**Recorded data:**
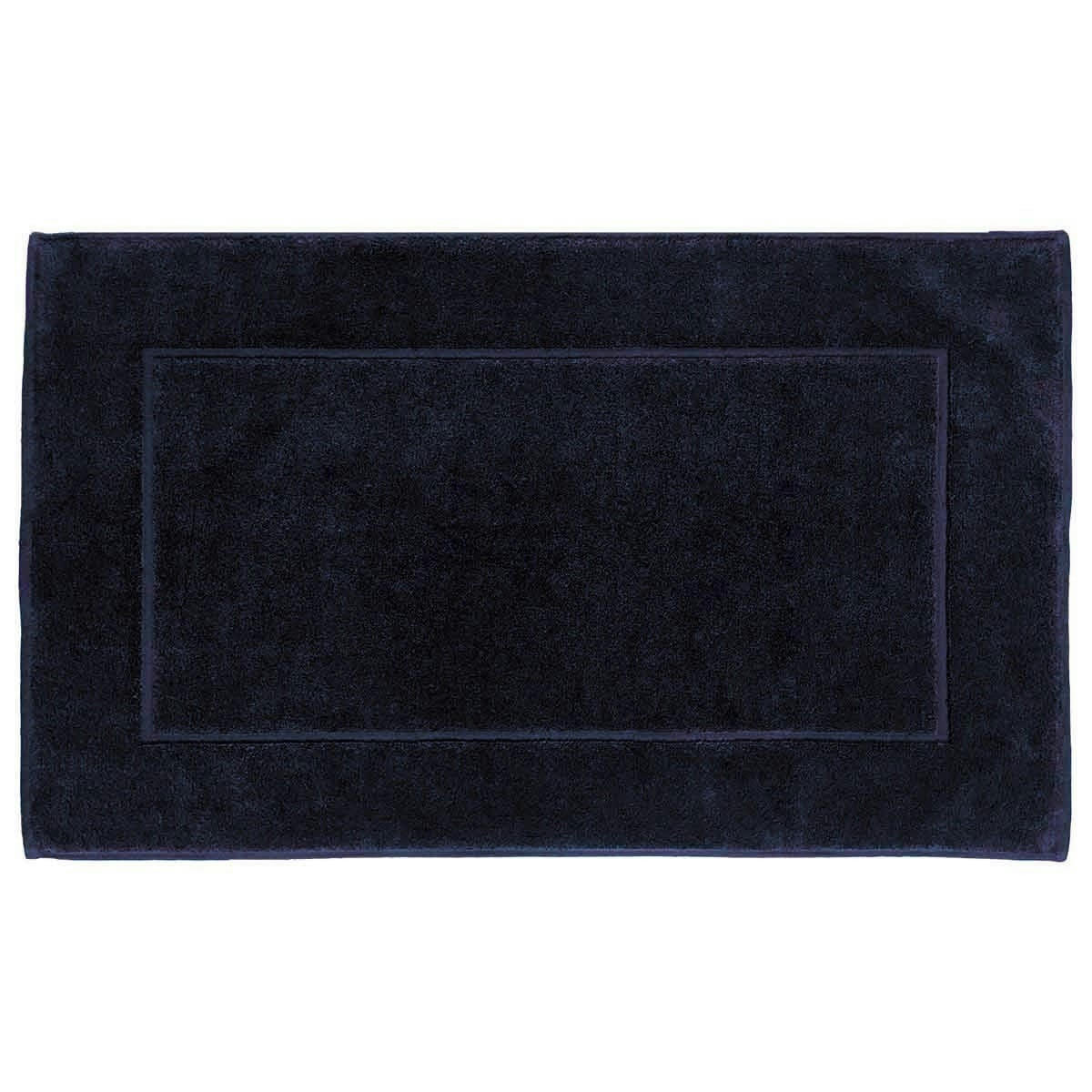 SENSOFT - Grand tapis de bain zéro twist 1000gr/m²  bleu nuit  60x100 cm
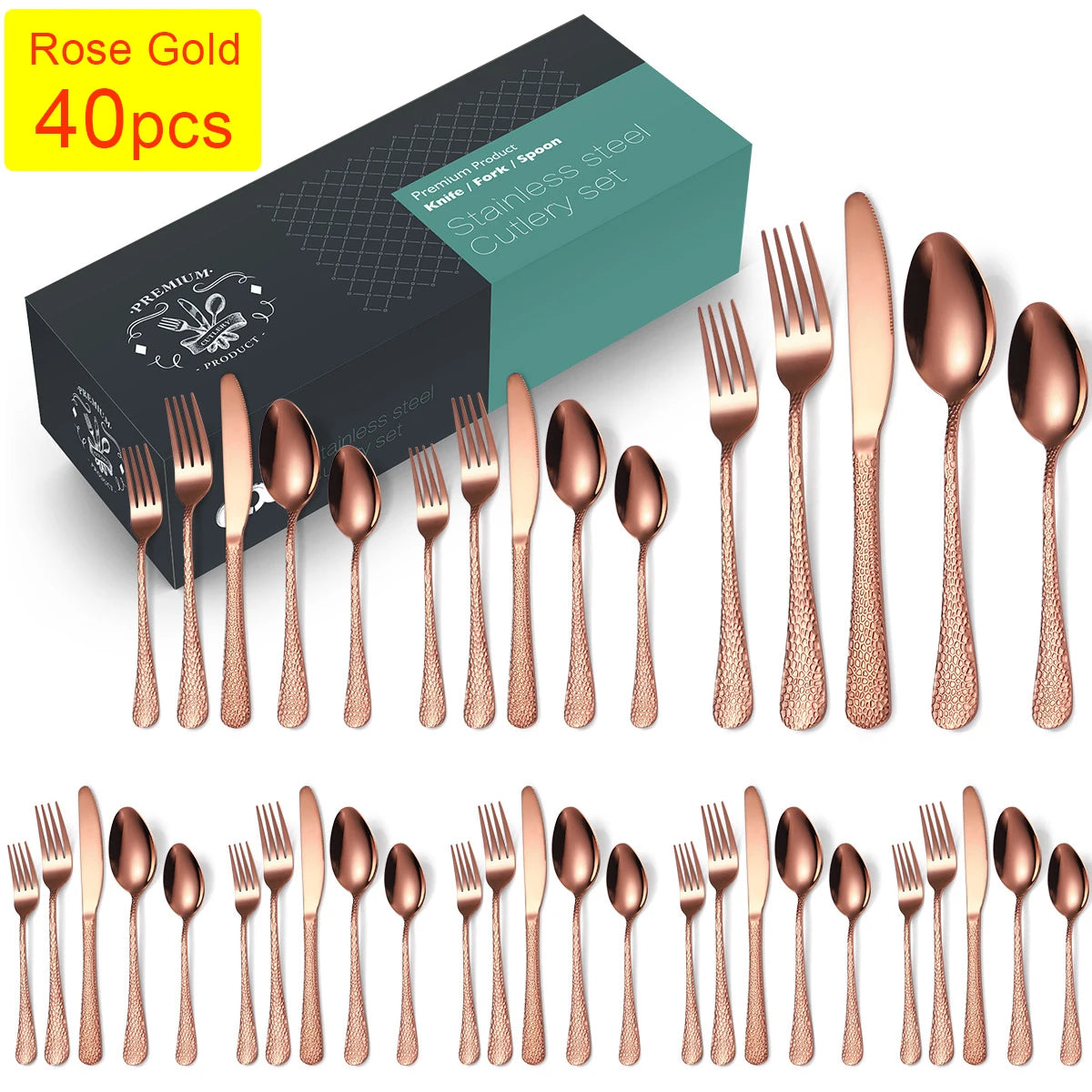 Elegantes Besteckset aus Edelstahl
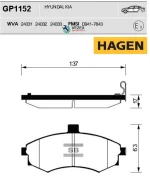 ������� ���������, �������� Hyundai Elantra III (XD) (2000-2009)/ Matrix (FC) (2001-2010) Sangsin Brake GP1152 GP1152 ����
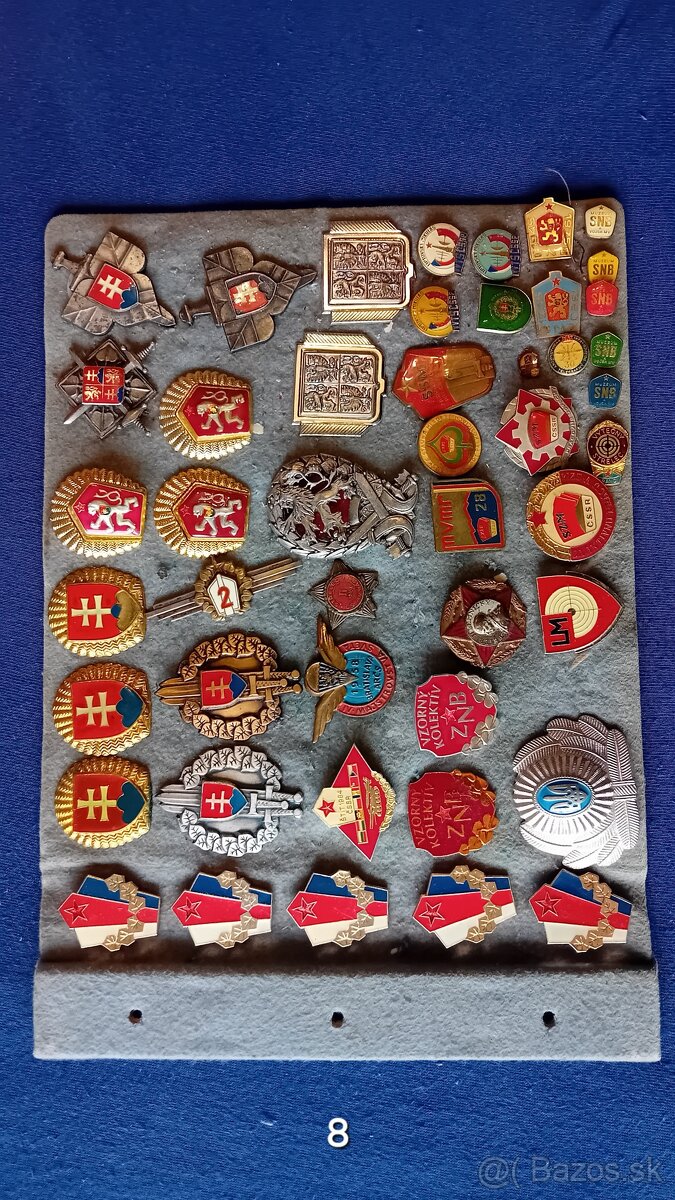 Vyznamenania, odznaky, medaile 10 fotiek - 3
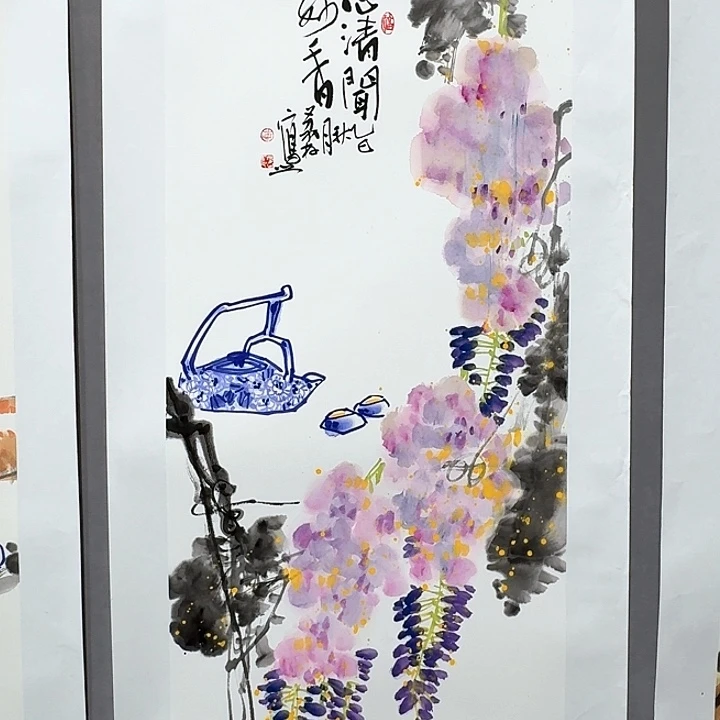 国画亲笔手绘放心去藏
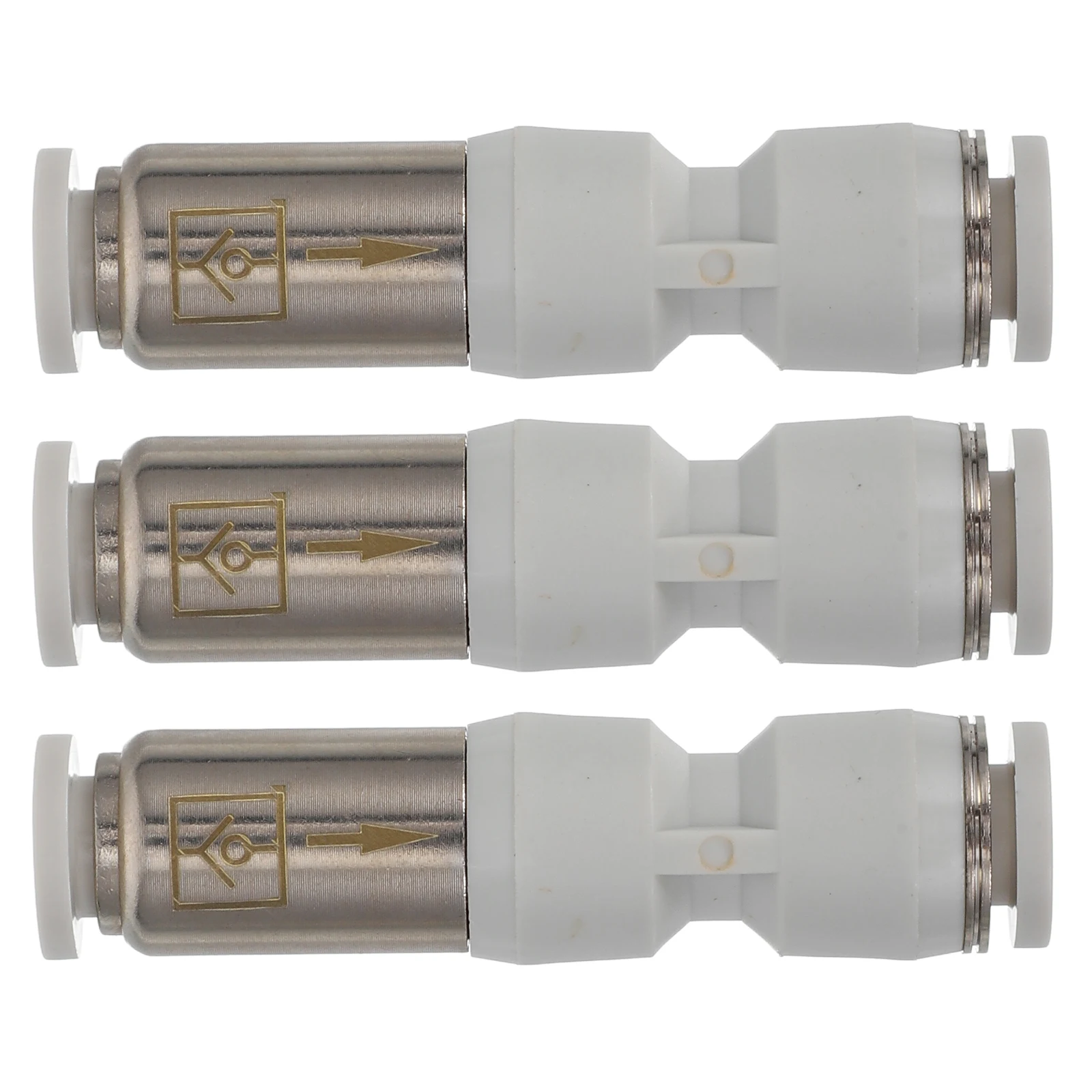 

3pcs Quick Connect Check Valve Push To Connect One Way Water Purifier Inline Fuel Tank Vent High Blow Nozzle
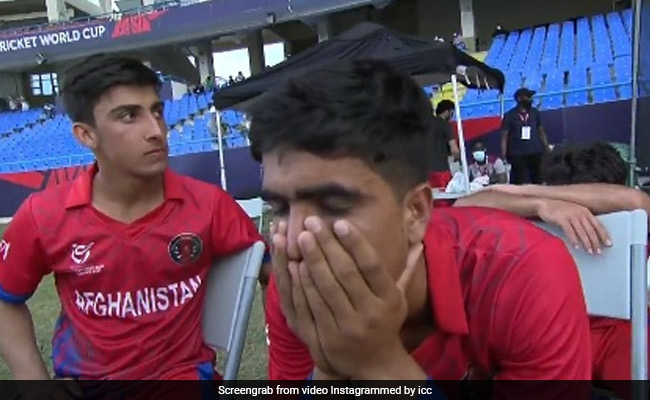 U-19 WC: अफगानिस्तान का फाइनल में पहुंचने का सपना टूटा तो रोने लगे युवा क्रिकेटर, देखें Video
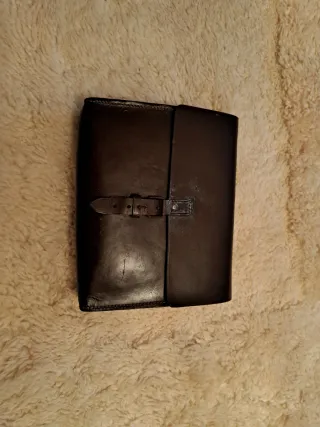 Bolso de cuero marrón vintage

**Exercise directions:**
Please write out every line above word for word, and leave the pictures out.

**Written reply:**
 SENSOFT - Grand tapis de bain zéro twist 1000gr/m²  bleu nuit  60x100 cm
 Elegantes Besteckset aus Edelstahl
 ������� ���������, �������� Hyundai Elantra III (XD) (2000-2009)/ Matrix (FC) (2001-2010) Sangsin Brake GP1152 GP1152 ����
 Vyznamenania, odznaky, medaile 10 fotiek - 3
 国画亲笔手绘放心去藏

3pcs Quick Connect Check Valve Push To Connect One Way Water Purifier Inline Fuel Tank Vent High Blow Nozzle
 U-19 WC: अफगानिस्तान का फाइनल में पहुंचने का सपना टूटा तो रोने लगे युवा क्रिकेटर, देखें Video
 Bolso de cuero marrón vintage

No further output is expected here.